• What to do:
Please pick out every line in the rows below that contains the word "objects" and copy each one.

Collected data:
- - - - - - -

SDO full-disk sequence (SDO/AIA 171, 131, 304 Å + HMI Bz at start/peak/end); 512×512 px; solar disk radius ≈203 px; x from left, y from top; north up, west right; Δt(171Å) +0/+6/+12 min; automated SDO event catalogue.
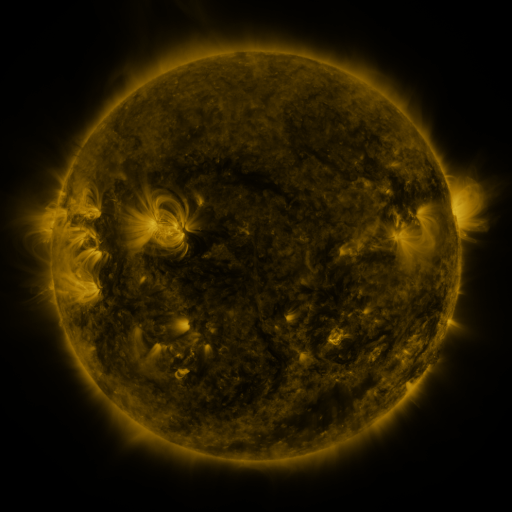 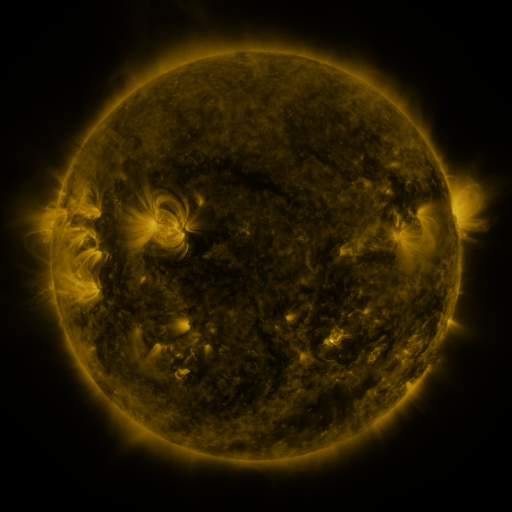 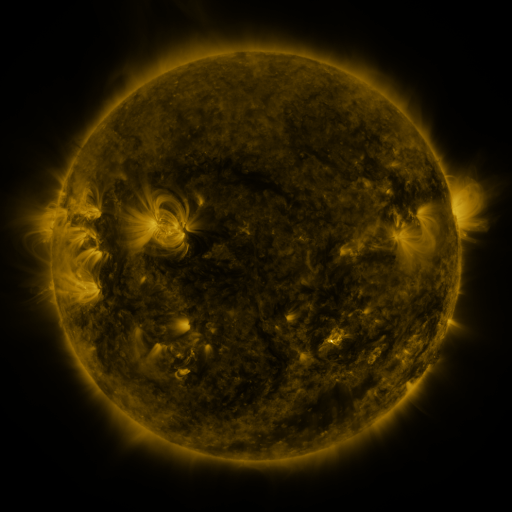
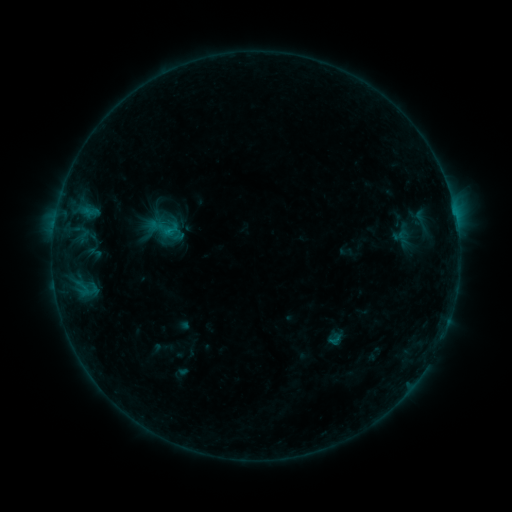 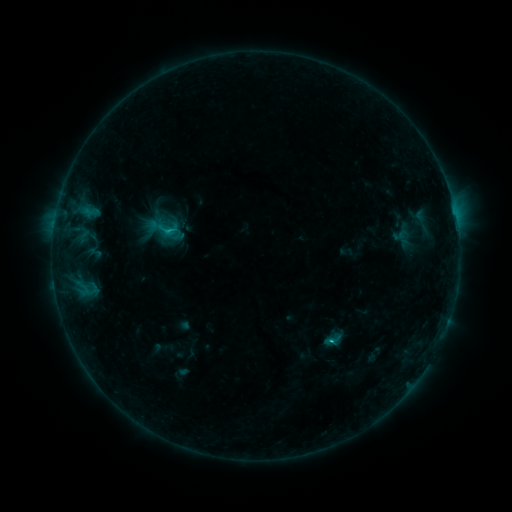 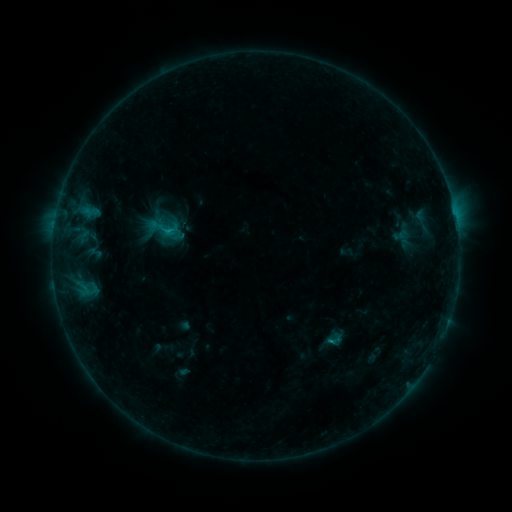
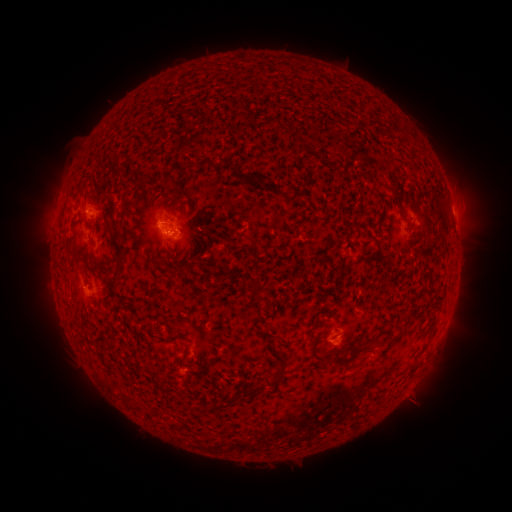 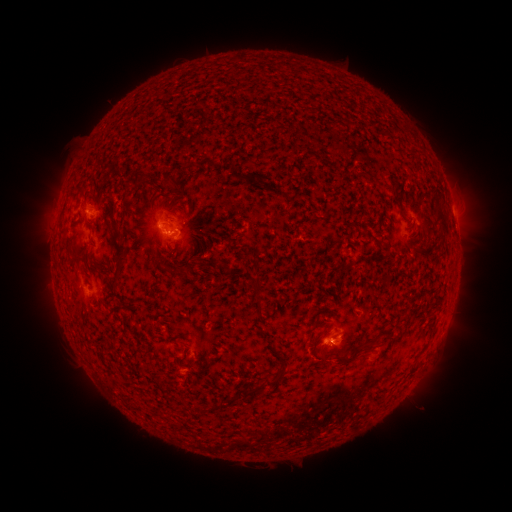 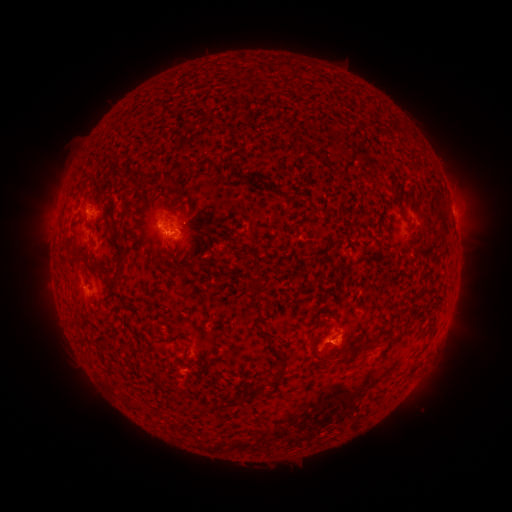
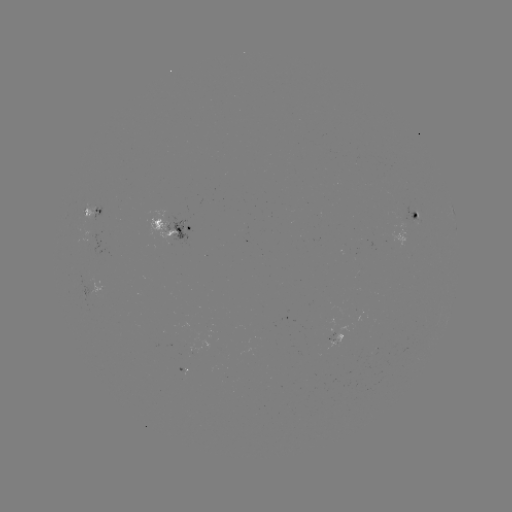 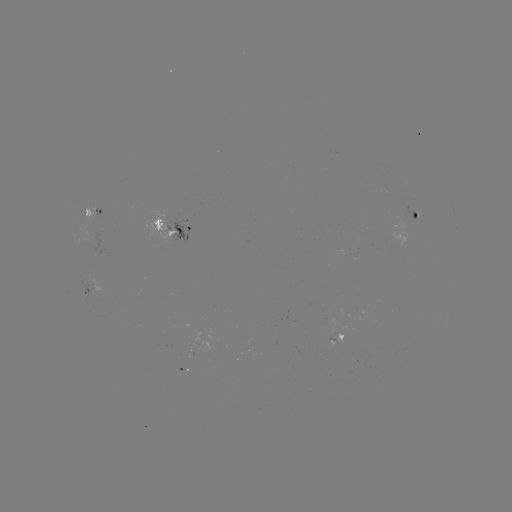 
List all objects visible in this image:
B9.0 flare: (328, 339)
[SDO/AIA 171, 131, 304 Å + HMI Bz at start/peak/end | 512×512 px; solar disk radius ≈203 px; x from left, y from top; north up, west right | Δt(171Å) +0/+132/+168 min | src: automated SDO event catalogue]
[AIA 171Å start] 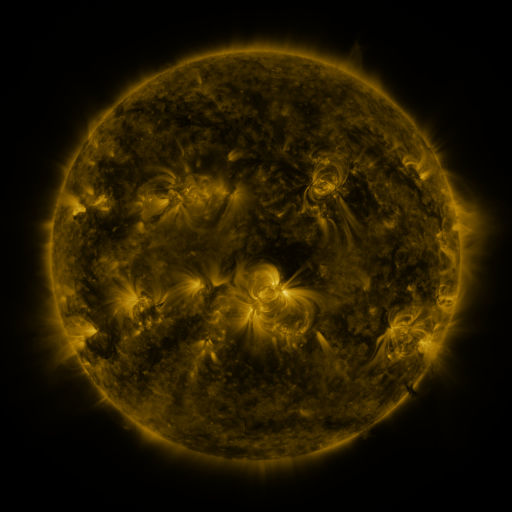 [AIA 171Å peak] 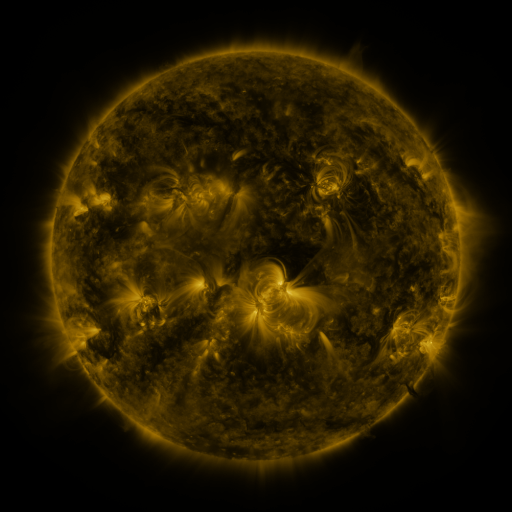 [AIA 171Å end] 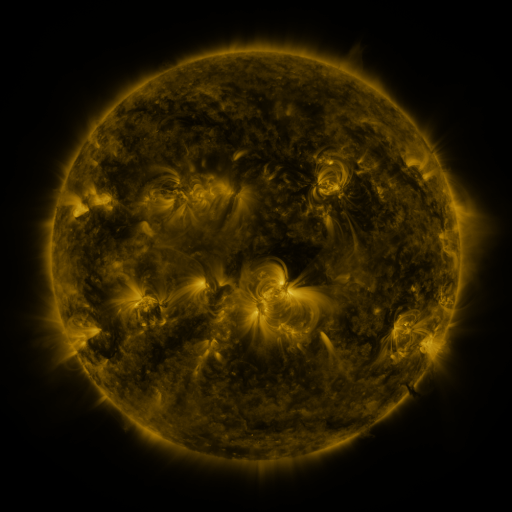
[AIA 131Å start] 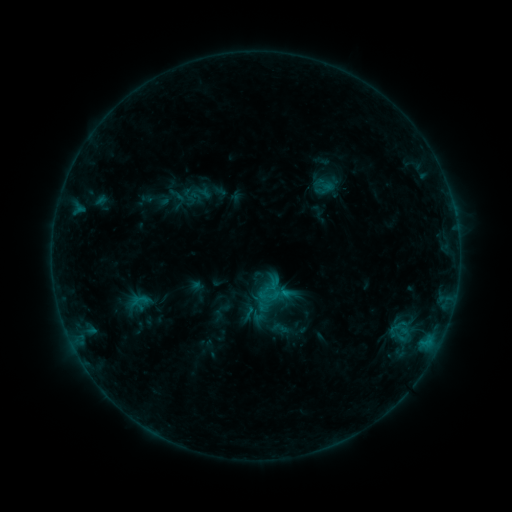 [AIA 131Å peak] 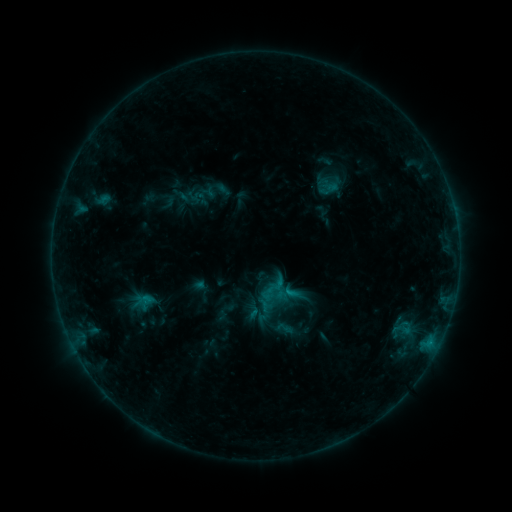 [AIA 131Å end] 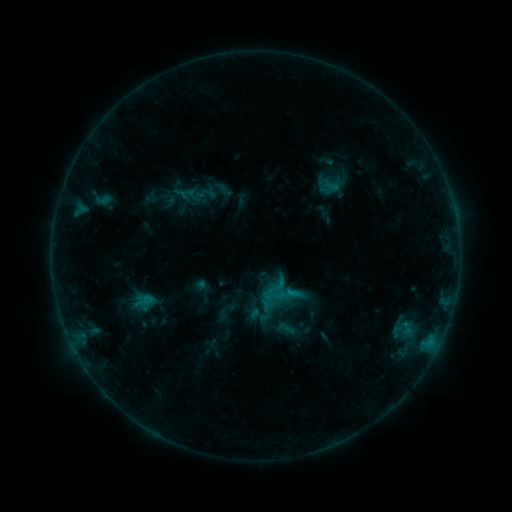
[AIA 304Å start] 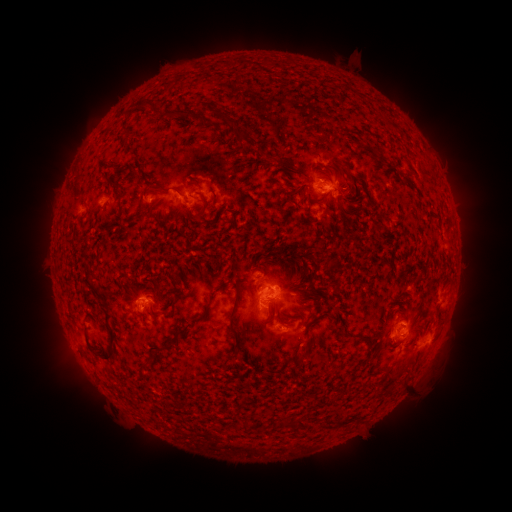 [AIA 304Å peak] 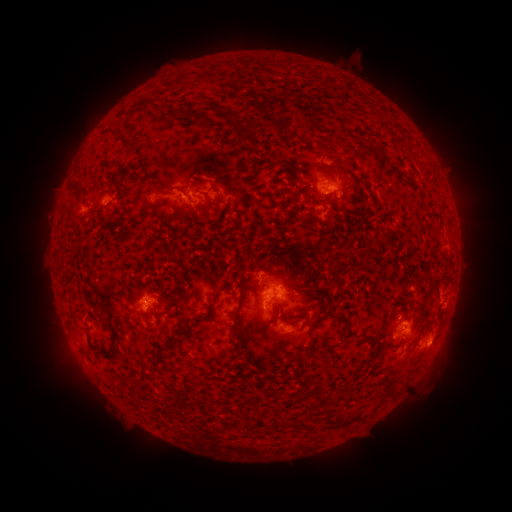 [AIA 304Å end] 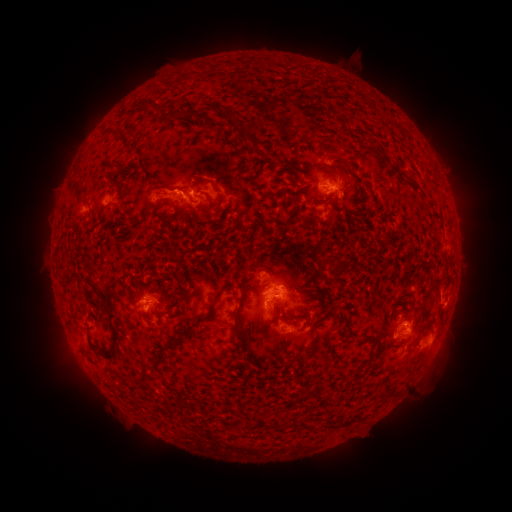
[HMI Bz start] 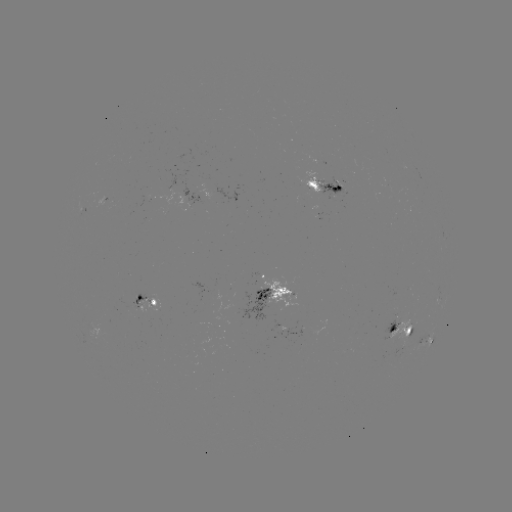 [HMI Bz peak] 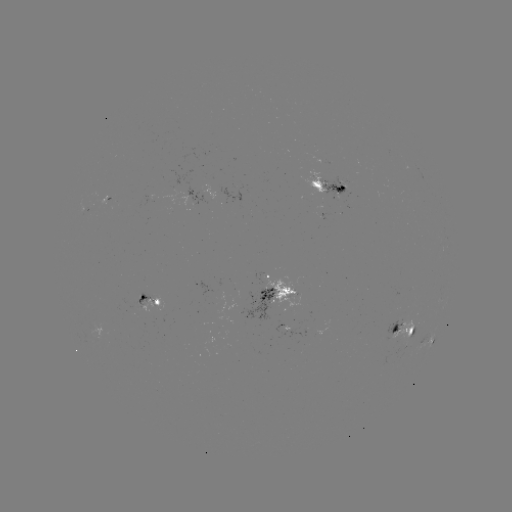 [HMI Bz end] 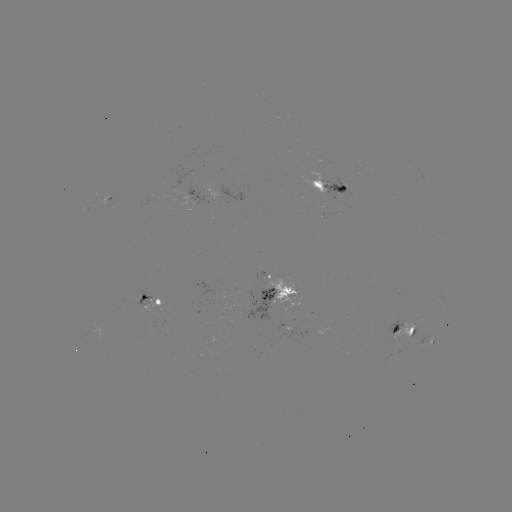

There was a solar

- - - - - - -

• Written response:
List all objects visible in this image:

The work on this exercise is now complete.